Written problem 1 =>
Rewrite the passage on keypoint similarity from "- Why do we" up to and including "to the camera.", replacing "background" with "distance".

# Page text start

Calculating Keypoint Similarity ( $ks$ )

$$ \large ks(\hat\theta_i^{(p)}, \theta_i^{(p)}) = e^{-\frac{||\hat\theta_i^{(p)} - \theta_i^{(p)}||^2_2}{2s^2k^2_i}} $$

$ks$ is measured for each keypoint $i$ on each person $p$ by finding the L2 norm between the predicted ( $\hat{\theta}$ ) and the ground truth ( $\theta$ ) coordinate values. ( $\theta$ ) is the mean annotation value
$s$ is the scaling factor - the square root of the object segment area, which is the area of each individual bounding box. This is for scale invariance between each person detected.
- Why do we need scale invariance?
- The smallest unit of length in a digital image is a pixel. However, the area each pixel represents in an image differs. A pixel far in the background of an image represents a larger area than a pixel of something close the camera lens.
- Therefore, a variance by one pixel should be more significant for the keypoints of person in the background of an image versus a person close to the camera.
$k_i$ is the standard deviation from the keypoint annotators, specific to each keypoint $i$
- The values for $k_i$ are in the table below. Most were calculated by the MS COCO team as the original annotators. The last 6 keypoints representing foot locations are assumed to have similar variance to wrists, as gathering more accurate values would require running a study with annotators based on where they place the markers.

# Page text end
# Material supplied start

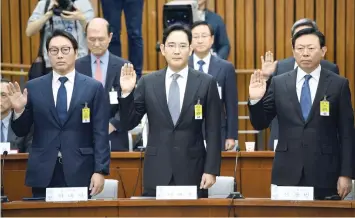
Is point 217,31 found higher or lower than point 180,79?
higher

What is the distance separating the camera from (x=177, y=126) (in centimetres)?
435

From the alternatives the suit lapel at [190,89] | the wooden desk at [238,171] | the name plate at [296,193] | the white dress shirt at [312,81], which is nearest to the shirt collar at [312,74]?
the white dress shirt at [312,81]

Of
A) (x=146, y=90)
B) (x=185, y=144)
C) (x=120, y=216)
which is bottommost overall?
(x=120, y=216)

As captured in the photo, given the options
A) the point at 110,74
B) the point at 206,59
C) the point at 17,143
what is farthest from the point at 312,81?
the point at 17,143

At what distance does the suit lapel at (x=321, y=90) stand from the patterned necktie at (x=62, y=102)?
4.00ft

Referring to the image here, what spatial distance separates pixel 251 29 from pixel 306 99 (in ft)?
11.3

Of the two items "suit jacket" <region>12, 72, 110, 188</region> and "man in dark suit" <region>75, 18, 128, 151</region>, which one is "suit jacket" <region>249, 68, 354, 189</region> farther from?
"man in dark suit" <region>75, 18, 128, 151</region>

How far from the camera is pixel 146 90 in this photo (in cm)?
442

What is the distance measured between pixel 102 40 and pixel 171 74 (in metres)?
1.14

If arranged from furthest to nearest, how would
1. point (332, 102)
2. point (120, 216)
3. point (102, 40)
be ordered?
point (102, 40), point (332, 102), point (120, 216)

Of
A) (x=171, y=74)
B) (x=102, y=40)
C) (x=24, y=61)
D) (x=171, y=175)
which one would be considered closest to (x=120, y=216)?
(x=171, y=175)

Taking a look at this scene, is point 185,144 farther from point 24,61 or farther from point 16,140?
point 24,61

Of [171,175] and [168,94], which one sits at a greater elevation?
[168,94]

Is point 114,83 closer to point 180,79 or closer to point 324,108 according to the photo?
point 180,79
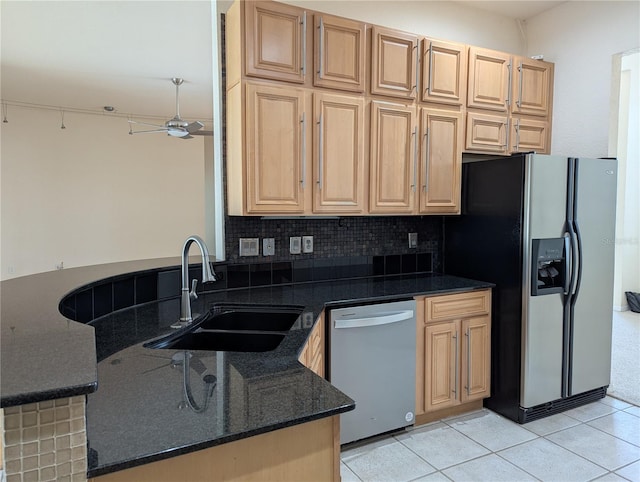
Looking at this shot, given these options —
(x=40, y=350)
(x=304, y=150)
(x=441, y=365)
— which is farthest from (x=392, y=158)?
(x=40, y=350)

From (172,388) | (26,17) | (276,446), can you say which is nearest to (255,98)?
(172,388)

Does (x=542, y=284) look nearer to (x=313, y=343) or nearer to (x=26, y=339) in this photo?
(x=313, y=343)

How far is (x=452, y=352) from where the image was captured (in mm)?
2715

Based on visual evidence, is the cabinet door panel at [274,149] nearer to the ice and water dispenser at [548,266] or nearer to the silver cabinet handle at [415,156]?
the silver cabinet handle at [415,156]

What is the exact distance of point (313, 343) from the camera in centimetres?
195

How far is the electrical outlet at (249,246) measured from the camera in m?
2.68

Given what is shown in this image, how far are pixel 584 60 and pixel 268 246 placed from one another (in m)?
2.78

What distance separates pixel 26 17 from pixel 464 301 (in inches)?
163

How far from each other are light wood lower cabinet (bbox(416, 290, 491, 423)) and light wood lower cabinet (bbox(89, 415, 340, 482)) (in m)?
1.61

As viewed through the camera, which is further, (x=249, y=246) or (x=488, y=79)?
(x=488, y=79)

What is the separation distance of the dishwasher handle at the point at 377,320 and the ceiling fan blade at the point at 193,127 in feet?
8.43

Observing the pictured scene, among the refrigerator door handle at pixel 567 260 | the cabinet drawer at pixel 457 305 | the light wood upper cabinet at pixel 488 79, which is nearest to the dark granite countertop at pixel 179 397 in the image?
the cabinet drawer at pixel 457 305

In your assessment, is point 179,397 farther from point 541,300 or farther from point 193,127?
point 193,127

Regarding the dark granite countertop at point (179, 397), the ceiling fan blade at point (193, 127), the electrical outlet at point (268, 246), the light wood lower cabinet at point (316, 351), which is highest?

# Material supplied end

Written problem 2 =>
Select every line of the entries that contains the word "ceiling". Matching is case-sensitive.

Answer 1 =>
- Why do we need scale invariance?
- The smallest unit of length in a digital image is a pixel. However, the area each pixel represents in an image differs. A pixel far in the distance of an image represents a larger area than a pixel of something close the camera lens.
- Therefore, a variance by one pixel should be more significant for the keypoints of person in the distance of an image versus a person close to the camera.

Answer 2 =>
What is the separation distance of the dishwasher handle at the point at 377,320 and the ceiling fan blade at the point at 193,127 in feet?
Regarding the dark granite countertop at point (179, 397), the ceiling fan blade at point (193, 127), the electrical outlet at point (268, 246), the light wood lower cabinet at point (316, 351), which is highest?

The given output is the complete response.